I am purchasing from a Finnish brand I know and trust. It’s great service. I’m sold.

Which leads nicely to the 3rd reason… they may sell it better

When I looked at both product pages for Sons of Anarchy season 5 (both Amazon and Netanttila) I wasn’t impressed. Amazon do a better job because they have a number of comments from fans that give a glimpse of what’s going on in the episodes though I nearly missed them because they were too far down the page. But that aside both sites are relying on you knowing you want the product and that you’ll know what it’s about.

But why not use the trailers the producers actually produce to promote the series?

Watching that trailer puts a lot of questions in my head.
Wow, Jax fell off a bridge?
Is he dead, surely he can’t be dead he’s the main character?
Was his bike tampered with?
What was his mother and wife doing in the middle of the bridge?
Why were they trying to stop him?
I need to find out now!

If local sites had that trailer (a 30 second clip) in their sales pitch on their product page their chances of closing the deal just went up despite a higher price because of the sense of urgency instilled by the trailer.

Finnish sites could also do a professional Finnish review of the series, something Amazon will never do because they can’t scale it.

Of course all of this is extra work for the retailer and for a low margin product like a DVD it might not be worth the effort, something else you need to do a business simulation around. Prioritising the products sold via eCommerce can save a lot of pointless work. By sold I mean where real sales techniques are used rather than just displaying pricing and an add to cart button.

eCommerce can’t be run like a supermarket

The problem with most e-commerce websites is they’re all set-up like supermarkets. They have thousands of products we can search for much like a supermarket, but they expect us to be sold on the product before we look at them. The brands do the selling for a supermarket and we go to a fixed location knowing what we want.

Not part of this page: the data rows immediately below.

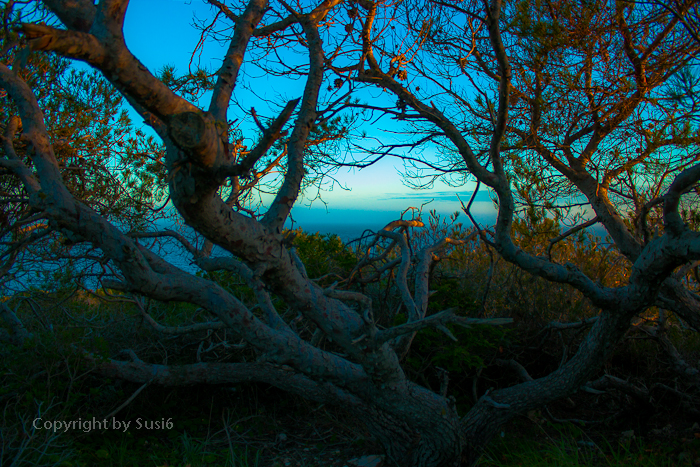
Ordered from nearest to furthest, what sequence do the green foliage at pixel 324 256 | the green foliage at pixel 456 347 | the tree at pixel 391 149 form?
the tree at pixel 391 149 < the green foliage at pixel 456 347 < the green foliage at pixel 324 256

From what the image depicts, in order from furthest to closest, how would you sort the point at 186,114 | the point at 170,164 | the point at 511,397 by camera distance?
the point at 511,397
the point at 170,164
the point at 186,114

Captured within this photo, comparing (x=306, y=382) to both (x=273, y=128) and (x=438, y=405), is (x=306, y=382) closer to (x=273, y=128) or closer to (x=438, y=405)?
(x=438, y=405)

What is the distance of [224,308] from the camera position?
8.32 ft

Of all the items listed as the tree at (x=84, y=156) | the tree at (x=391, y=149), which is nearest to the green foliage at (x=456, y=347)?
the tree at (x=391, y=149)

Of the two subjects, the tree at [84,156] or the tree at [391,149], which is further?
the tree at [84,156]

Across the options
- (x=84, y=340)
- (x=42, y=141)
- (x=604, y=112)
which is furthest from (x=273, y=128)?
(x=604, y=112)

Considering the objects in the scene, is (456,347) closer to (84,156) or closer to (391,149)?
(391,149)

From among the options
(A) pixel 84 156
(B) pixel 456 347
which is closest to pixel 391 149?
(B) pixel 456 347

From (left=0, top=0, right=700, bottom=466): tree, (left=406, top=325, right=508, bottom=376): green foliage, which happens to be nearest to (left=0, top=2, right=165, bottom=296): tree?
(left=0, top=0, right=700, bottom=466): tree

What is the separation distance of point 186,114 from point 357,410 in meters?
2.63

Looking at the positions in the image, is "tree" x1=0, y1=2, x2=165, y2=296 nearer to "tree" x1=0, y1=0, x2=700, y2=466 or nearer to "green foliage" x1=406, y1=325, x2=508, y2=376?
"tree" x1=0, y1=0, x2=700, y2=466

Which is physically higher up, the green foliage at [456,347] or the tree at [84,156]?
the tree at [84,156]

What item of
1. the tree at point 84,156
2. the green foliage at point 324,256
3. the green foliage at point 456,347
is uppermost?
the tree at point 84,156

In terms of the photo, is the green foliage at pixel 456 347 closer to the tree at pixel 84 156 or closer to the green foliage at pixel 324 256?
the green foliage at pixel 324 256
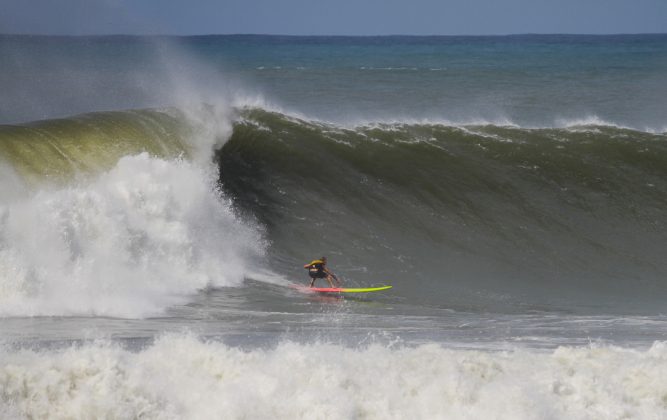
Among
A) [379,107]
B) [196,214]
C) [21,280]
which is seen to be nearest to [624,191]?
[196,214]

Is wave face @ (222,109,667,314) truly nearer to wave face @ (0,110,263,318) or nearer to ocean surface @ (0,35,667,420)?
ocean surface @ (0,35,667,420)

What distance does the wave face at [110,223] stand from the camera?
1031 centimetres

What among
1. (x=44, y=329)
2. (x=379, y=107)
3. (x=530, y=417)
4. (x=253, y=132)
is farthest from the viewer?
(x=379, y=107)

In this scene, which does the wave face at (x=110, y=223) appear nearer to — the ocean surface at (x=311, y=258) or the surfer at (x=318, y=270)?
the ocean surface at (x=311, y=258)

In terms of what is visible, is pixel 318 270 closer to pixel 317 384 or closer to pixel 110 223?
pixel 110 223

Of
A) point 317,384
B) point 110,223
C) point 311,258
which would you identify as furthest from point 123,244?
point 317,384

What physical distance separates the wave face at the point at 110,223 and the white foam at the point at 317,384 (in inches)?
120

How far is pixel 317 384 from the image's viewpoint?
686 centimetres

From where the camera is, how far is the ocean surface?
22.4ft

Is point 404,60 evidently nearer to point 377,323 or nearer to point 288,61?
point 288,61

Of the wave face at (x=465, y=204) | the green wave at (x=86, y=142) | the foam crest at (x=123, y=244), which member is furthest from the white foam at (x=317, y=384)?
the green wave at (x=86, y=142)

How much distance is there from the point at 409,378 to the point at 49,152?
27.7ft

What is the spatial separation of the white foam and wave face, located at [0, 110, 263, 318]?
9.99 ft

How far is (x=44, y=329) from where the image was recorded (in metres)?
8.97
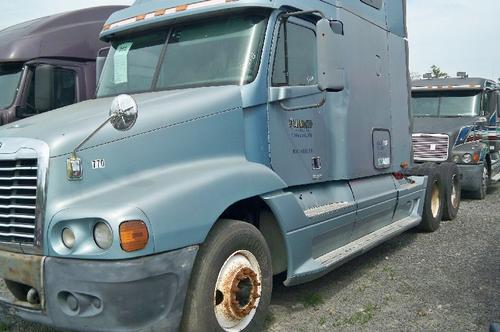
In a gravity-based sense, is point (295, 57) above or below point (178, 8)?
below

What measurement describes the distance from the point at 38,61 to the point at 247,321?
552cm

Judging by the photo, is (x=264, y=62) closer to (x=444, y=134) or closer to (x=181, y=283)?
(x=181, y=283)

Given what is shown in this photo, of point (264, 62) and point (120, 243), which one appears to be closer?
point (120, 243)

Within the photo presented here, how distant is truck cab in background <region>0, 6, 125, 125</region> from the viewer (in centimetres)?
758

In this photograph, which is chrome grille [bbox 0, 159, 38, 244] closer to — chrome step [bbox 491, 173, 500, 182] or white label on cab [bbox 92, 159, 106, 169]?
white label on cab [bbox 92, 159, 106, 169]

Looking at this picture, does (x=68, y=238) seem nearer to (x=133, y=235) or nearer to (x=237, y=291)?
(x=133, y=235)

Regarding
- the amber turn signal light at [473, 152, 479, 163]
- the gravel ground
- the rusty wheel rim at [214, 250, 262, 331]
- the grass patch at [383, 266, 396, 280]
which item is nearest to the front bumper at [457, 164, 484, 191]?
the amber turn signal light at [473, 152, 479, 163]

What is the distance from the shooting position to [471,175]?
408 inches

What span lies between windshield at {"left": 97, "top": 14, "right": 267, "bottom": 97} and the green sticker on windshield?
0.07ft

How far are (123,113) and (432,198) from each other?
6102 mm

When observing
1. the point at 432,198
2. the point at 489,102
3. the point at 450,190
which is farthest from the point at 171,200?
the point at 489,102

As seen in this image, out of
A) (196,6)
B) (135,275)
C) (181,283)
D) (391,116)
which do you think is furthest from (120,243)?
(391,116)

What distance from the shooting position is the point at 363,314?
450cm

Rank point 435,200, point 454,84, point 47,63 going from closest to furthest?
point 47,63
point 435,200
point 454,84
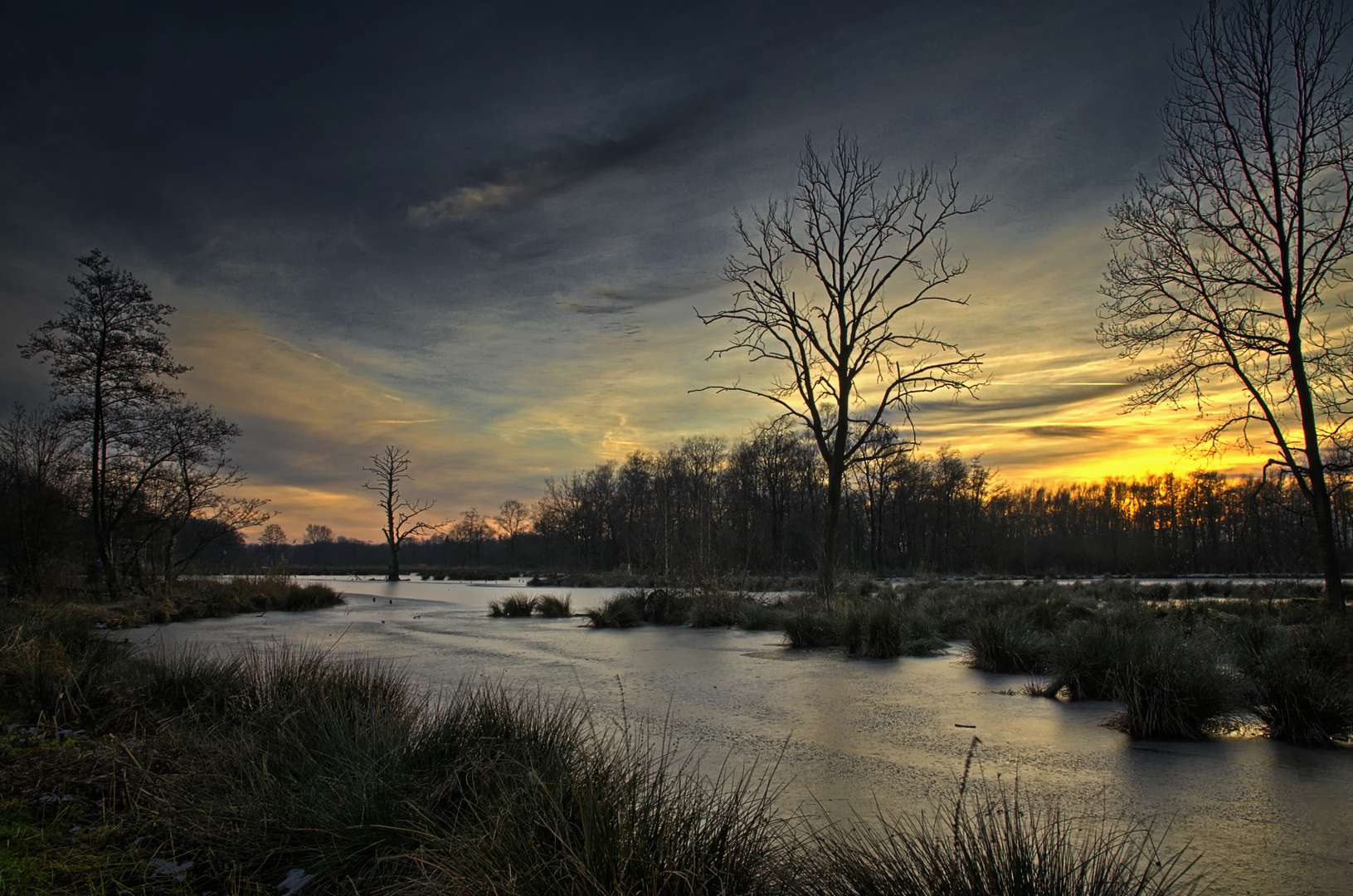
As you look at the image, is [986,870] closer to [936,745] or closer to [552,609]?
[936,745]

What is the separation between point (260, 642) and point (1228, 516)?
68675 mm

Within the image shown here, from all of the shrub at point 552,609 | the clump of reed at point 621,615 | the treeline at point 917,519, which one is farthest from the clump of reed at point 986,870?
the treeline at point 917,519

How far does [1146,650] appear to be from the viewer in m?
6.25

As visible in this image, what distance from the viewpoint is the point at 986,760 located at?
4867mm

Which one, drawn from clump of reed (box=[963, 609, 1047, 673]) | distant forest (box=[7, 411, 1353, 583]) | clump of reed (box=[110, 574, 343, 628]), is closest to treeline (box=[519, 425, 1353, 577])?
distant forest (box=[7, 411, 1353, 583])

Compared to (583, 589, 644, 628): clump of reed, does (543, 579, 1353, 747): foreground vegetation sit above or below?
above

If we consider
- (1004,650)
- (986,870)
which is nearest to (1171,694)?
(1004,650)

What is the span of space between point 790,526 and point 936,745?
53872mm

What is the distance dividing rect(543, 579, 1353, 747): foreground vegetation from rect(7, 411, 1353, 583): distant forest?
3.32 meters

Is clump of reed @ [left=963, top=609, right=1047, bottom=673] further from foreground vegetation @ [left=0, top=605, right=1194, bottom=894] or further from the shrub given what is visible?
the shrub

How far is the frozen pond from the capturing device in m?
3.53

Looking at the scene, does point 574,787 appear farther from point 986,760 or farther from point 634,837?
point 986,760

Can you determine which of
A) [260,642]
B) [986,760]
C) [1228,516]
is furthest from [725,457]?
[986,760]

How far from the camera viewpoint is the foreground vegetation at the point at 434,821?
2322 mm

This isn’t the same online (I can shop from the US as easily as Finland) and this is why the conversion rates are so low on retail websites. We’re not always pre-sold, sometimes we don’t know what we want and if we do know, we also know someone else probably does it cheaper.

For Amazon being an online supermarket that can do it cheaper works. They have the scale to do it cheaply (unlike the rest of the world) and they have every product you can think of, from vacuum packed bullfrogs, to electronics, to books and DVDs. They also have direct marketing automation testing and analytics at unprecedented levels of sophistication, I know I’ve studied them for over a decade and seen it in action.

In no way am I trying to suggest anyone can copy Amazon because it would be stupid. However I am saying you have to compete with them – not on price but on the rest.

The marketing automation they do can be copied. The testing and business development they do can be copied and it can be copied relatively cheaply per year. A pittance compared to what a retailer would spend on a physical store.

To compete you have to be different just like you are offline, you have to sell better and offer better service than Amazon. The rest of the world can’t be the online supermarket because Amazon already is.

You need to have completely different strategy for product pages with a considerable effort on answering every question the buyer might have.

You need to get into the buyers head.
What motivates them?
What makes them tick?

Your website needs to be the salesperson you have in your retail stores. My advice would be to get an experienced sales guy to help you, someone who works in a department selling the products in a retail environment to help start selling your stuff online. Ask him or her what your customers ask for before they buy a product and put it online.

You need to be the online sales retailer, not the online supermarket. If everyone does that then the 15% might start coming back to Finland.